* [Texte à lire]:
((

Deux modèles sont proposés pour expliquer ce processus. Le modèle du « crédit moral » fait référence à un compte crédité par nos actions socialement désirables, et débité lorsqu’on se conduit de façon socialement indésirable [1,4,5]. Ainsi, lorsqu’on est conscient-e que l’action qu’on s’apprête à accomplir n’est pas souhaitable, on peut considérer qu’on a accompli suffisamment de bonnes actions pour se permettre une mauvaise action sans que cela nous fasse passer pour une mauvaise personne. Dans l’autre modèle, celui de la référence morale, c’est notre perception de l’action nuisible qui est changée. Par exemple, après s’être procuré des ampoules à basse consommation, on ne considère plus le fait de les laisser allumées pendant une longue période comme un comportement nocif, car on juge que leur impact environnemental est négligeable. Selon cette explication, le biais de compensation morale agit plutôt comme une lentille qui change nos standards de ce qui est socialement acceptable [1,4,5].

))

* [Données fournies]:
((

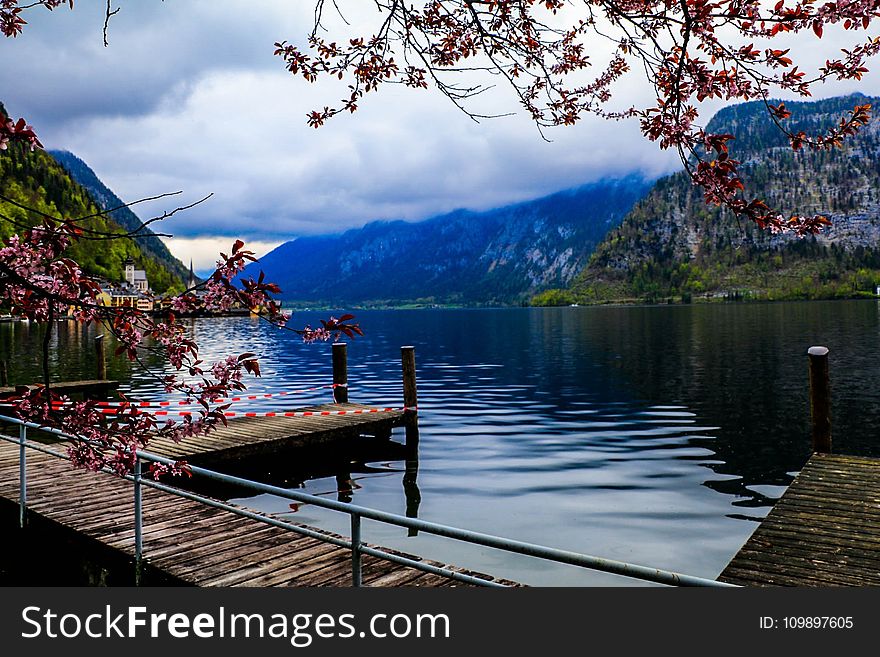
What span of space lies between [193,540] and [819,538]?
8679 millimetres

))

* [Objectif de l'exercice]: Recopiez mot pour mot l'intégralité du texte ci-dessus sur la compensation morale.

* [Corrigé]:
Deux modèles sont proposés pour expliquer ce processus. Le modèle du « crédit moral » fait référence à un compte crédité par nos actions socialement désirables, et débité lorsqu’on se conduit de façon socialement indésirable [1,4,5]. Ainsi, lorsqu’on est conscient-e que l’action qu’on s’apprête à accomplir n’est pas souhaitable, on peut considérer qu’on a accompli suffisamment de bonnes actions pour se permettre une mauvaise action sans que cela nous fasse passer pour une mauvaise personne. Dans l’autre modèle, celui de la référence morale, c’est notre perception de l’action nuisible qui est changée. Par exemple, après s’être procuré des ampoules à basse consommation, on ne considère plus le fait de les laisser allumées pendant une longue période comme un comportement nocif, car on juge que leur impact environnemental est négligeable. Selon cette explication, le biais de compensation morale agit plutôt comme une lentille qui change nos standards de ce qui est socialement acceptable [1,4,5].